======== MATERIAL FOR THIS TASK

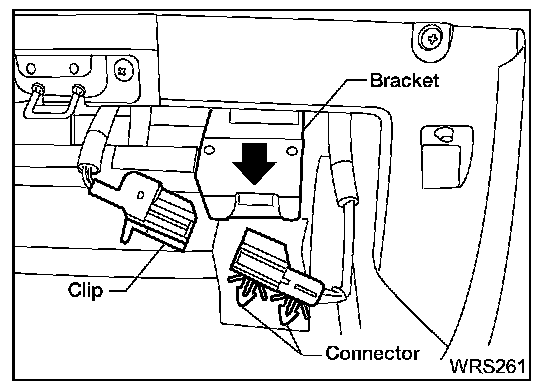 Bracket

Clip

Connector

WRS261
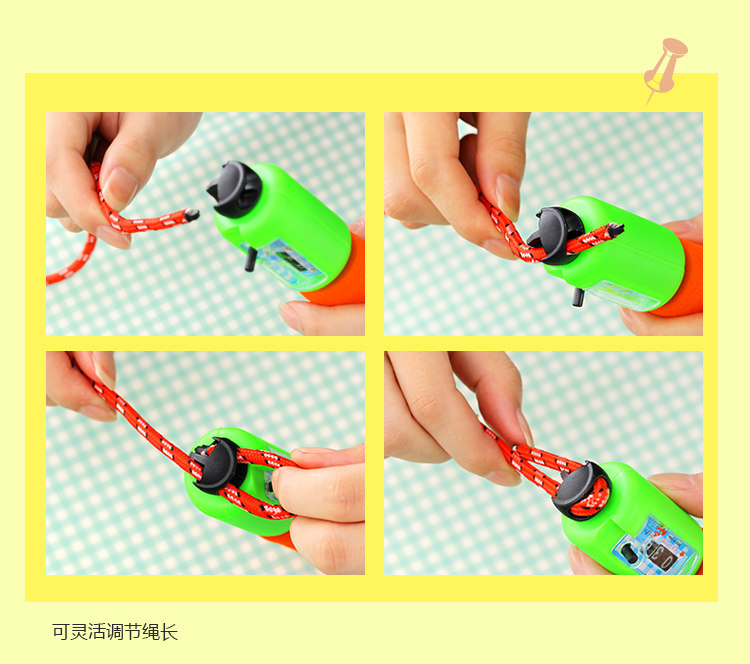 可灵活调节绳长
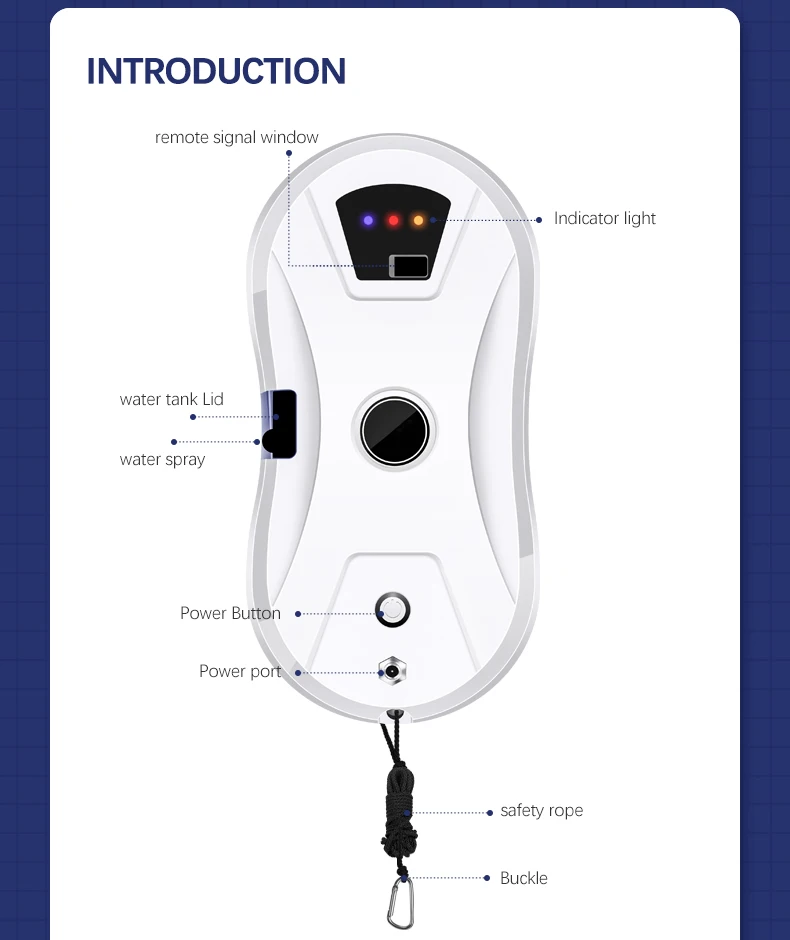 INTRODUCTION

remote signal window

Indicator light

water tank Lid

water spray

Power Button

Power port

safety rope

Buckle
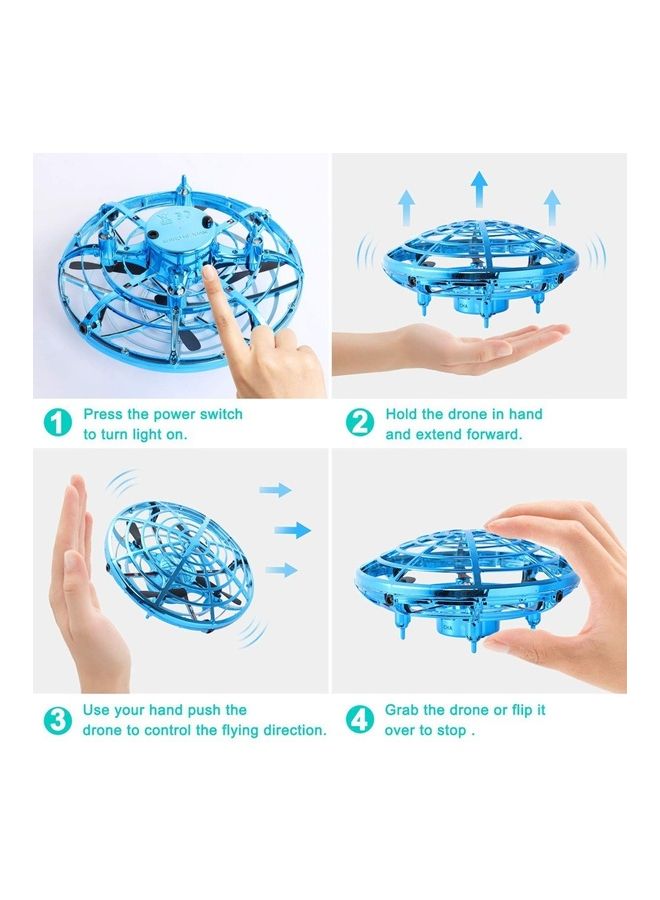 1 Press the power switch to turn light on.

2 Hold the drone in hand and extend forward.

3 Use your hand push the drone to control the flying direction.

4 Grab the drone or flip it over to stop .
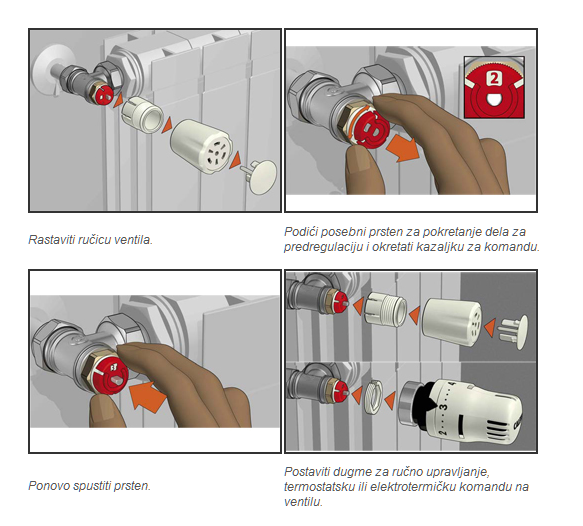 2

Rastaviti ručicu ventila.

Podići posebni prsten za pokretanje dela za predregulaciju i okretati kazaljku za komandu.

2 · · · 3 · · · 4

Ponovo spustiti prsten.

Postaviti dugme za ručno upravljanje, termostatsku ili elektrotermičku komandu na ventilu.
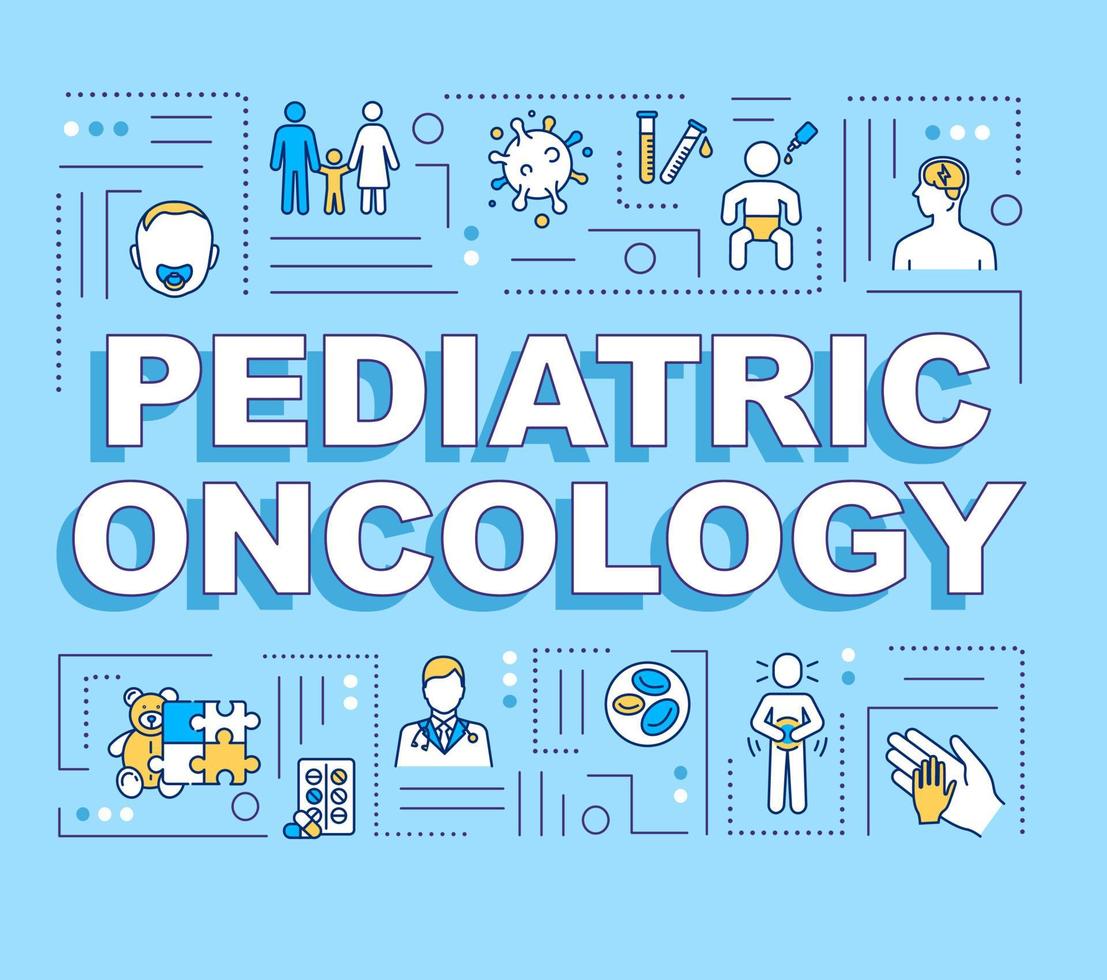 PEDIATRIC ONCOLOGY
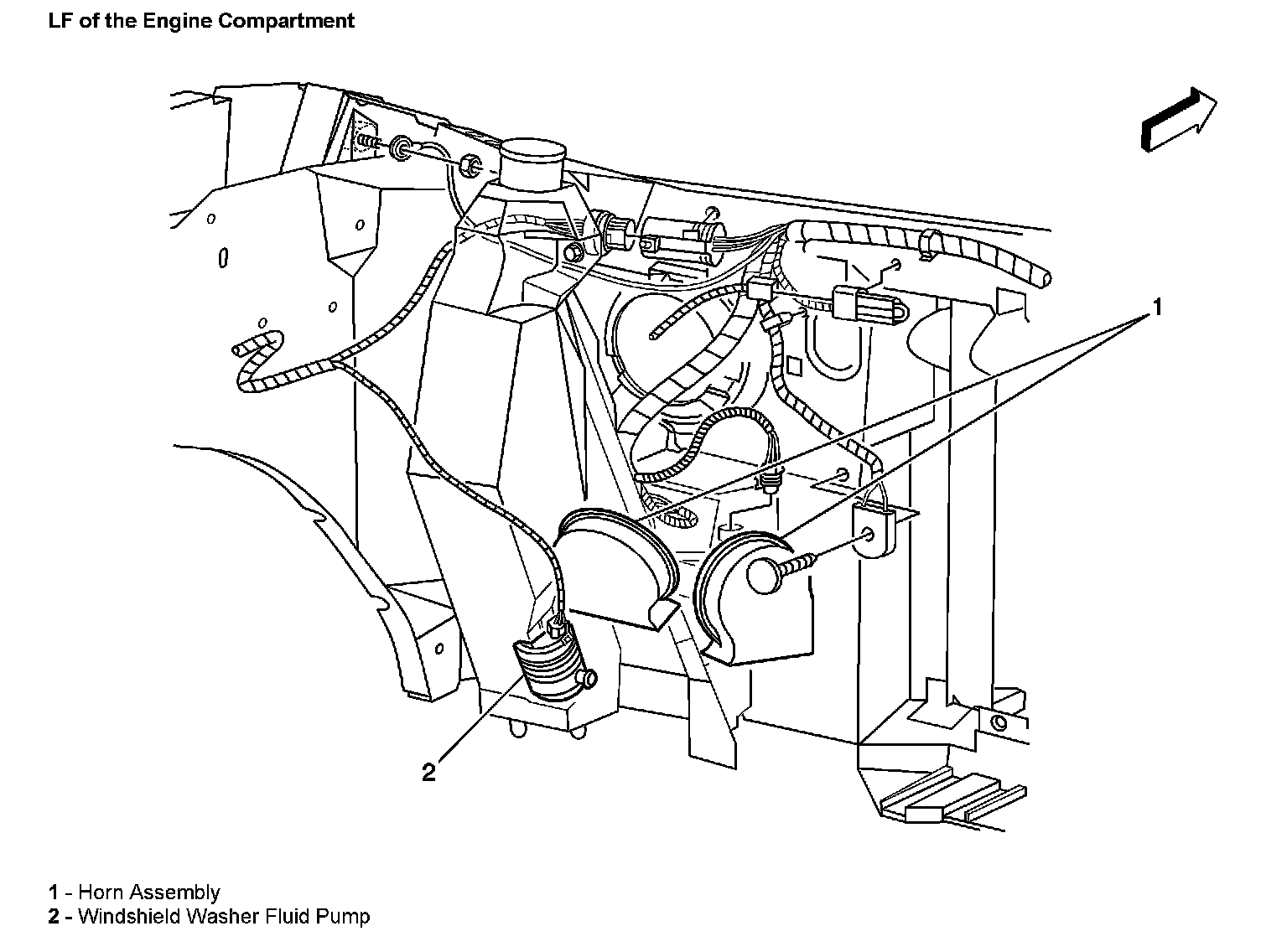 LF of the Engine Compartment

1

2

1 - Horn Assembly
2 - Windshield Washer Fluid Pump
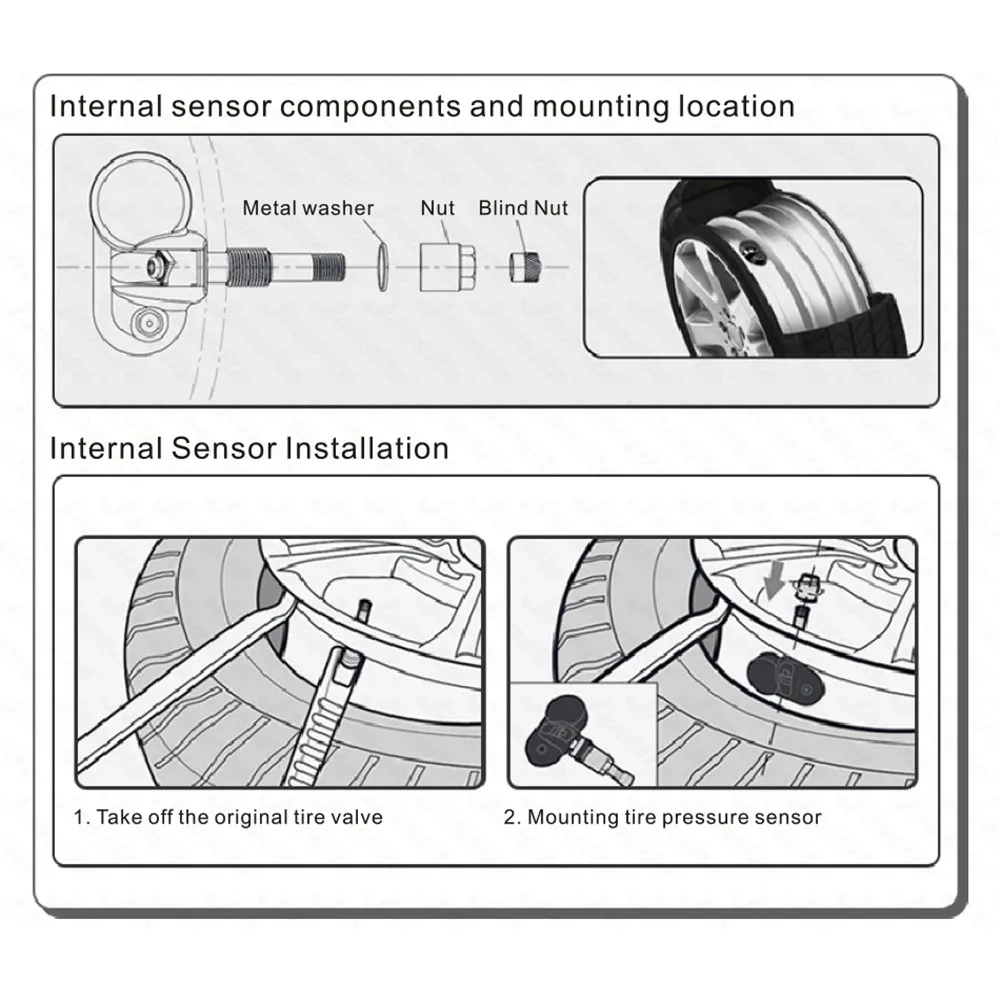 Internal sensor components and mounting location

Metal washer Nut Blind Nut

Internal Sensor Installation

1. Take off the original tire valve

2. Mounting tire pressure sensor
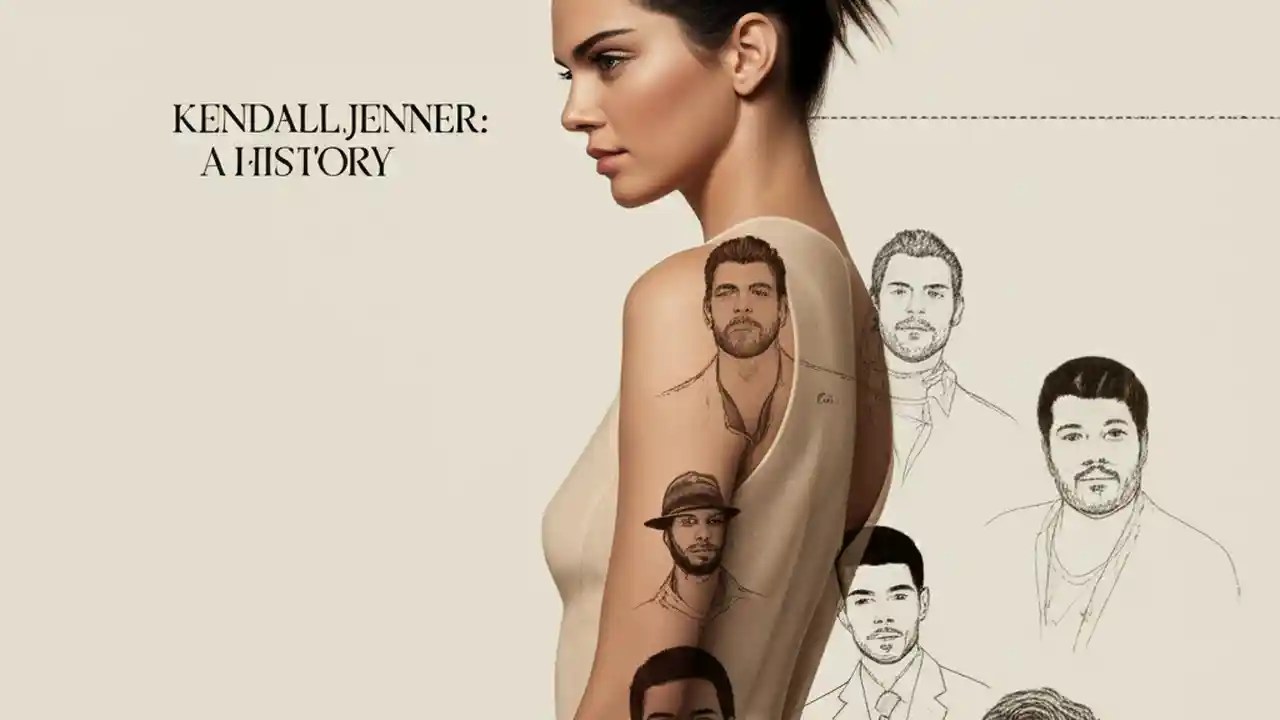 KENDALL JENNER:
A HISTORY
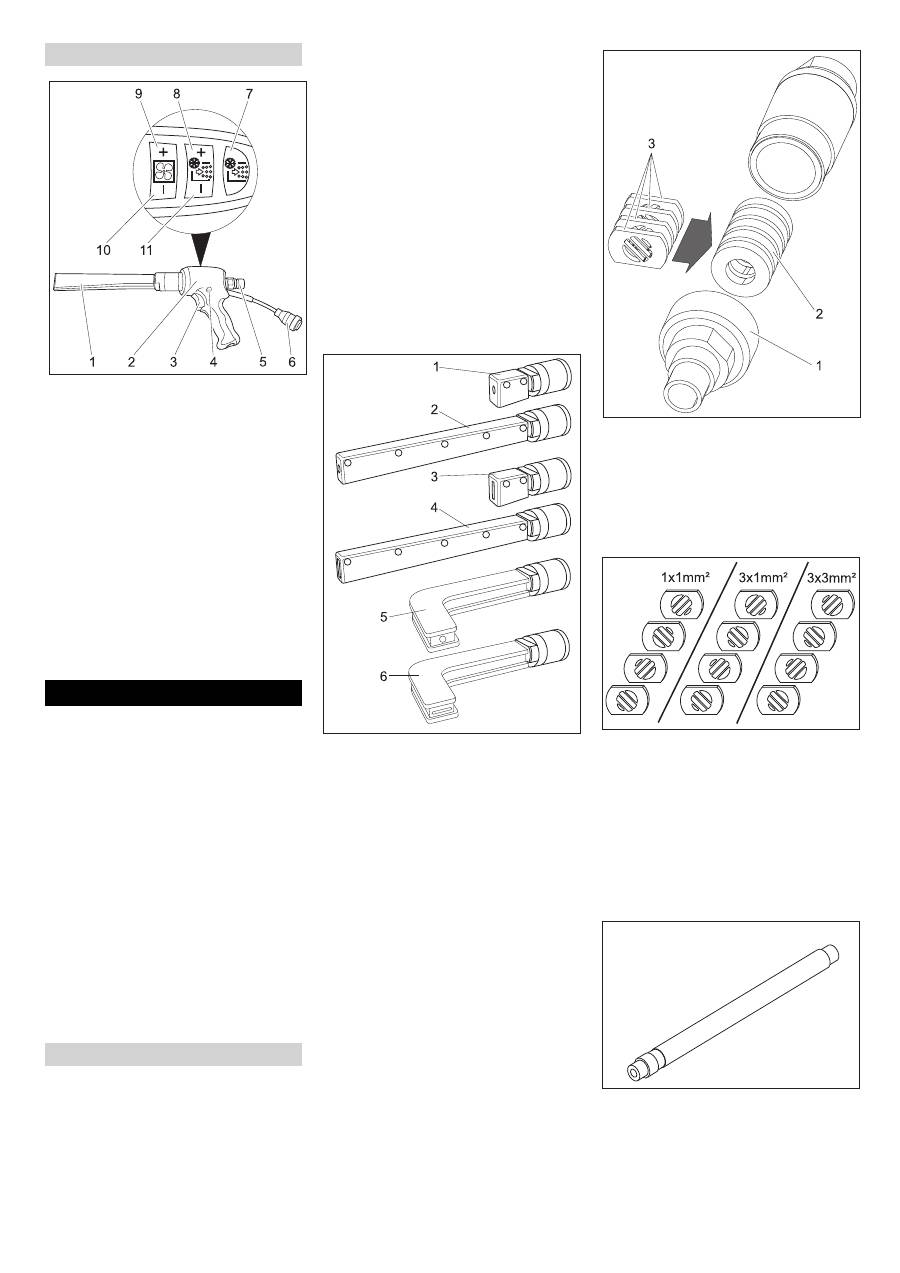 9 8 7

10 11

1 2 3 4 5 6

1

2

3

4

5

6

3

2

1

1x1mm²
3x1mm²
3x3mm²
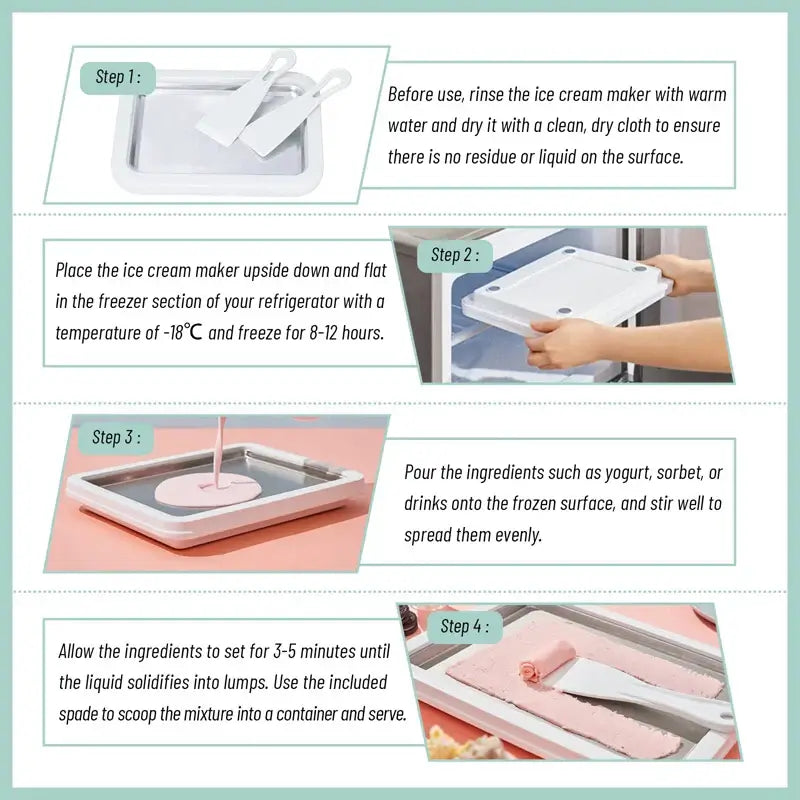 Step 1 :

Before use, rinse the ice cream maker with warm water and dry it with a clean, dry cloth to ensure there is no residue or liquid on the surface.

Step 2 :

Place the ice cream maker upside down and flat in the freezer section of your refrigerator with a temperature of -18℃ and freeze for 8-12 hours.

Step 3 :

Pour the ingredients such as yogurt, sorbet, or drinks onto the frozen surface, and stir well to spread them evenly.

Step 4 :

Allow the ingredients to set for 3-5 minutes until the liquid solidifies into lumps. Use the included spade to scoop the mixture into a container and serve.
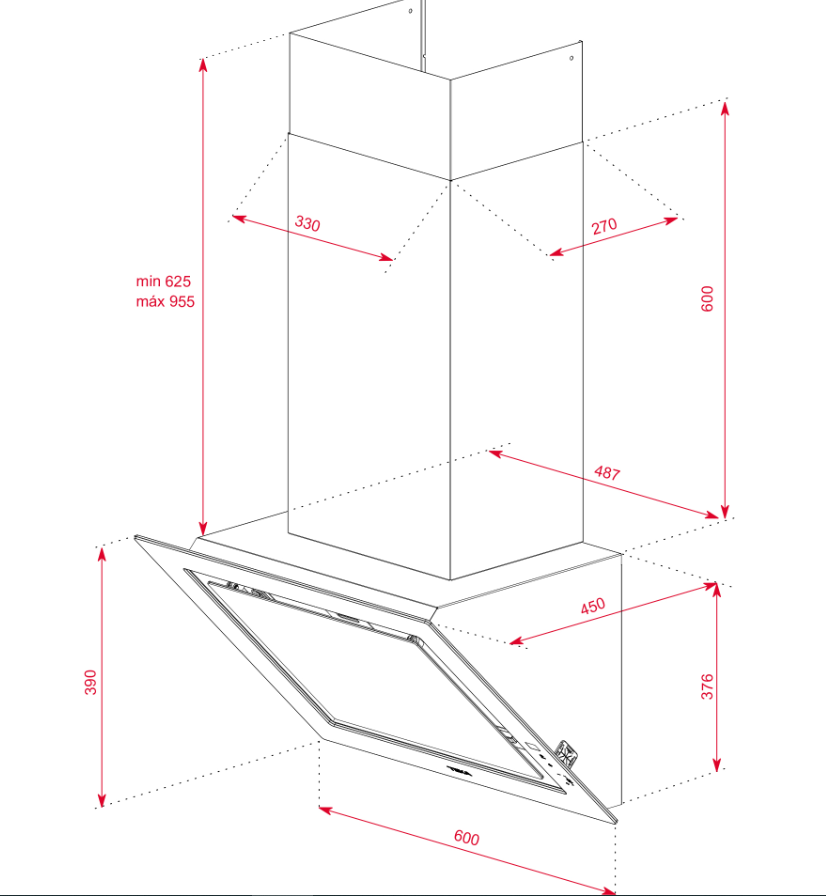 330

270

min 625
máx 955

600

487

450

390

376

600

================

**INSTRUCTIONS FOR THE TASK:** Scan the material above. Extract every line in which the word "drone" occurs.

**REPLY:**
2 Hold the drone in hand and extend forward.
3 Use your hand push the drone to control the flying direction.
4 Grab the drone or flip it over to stop .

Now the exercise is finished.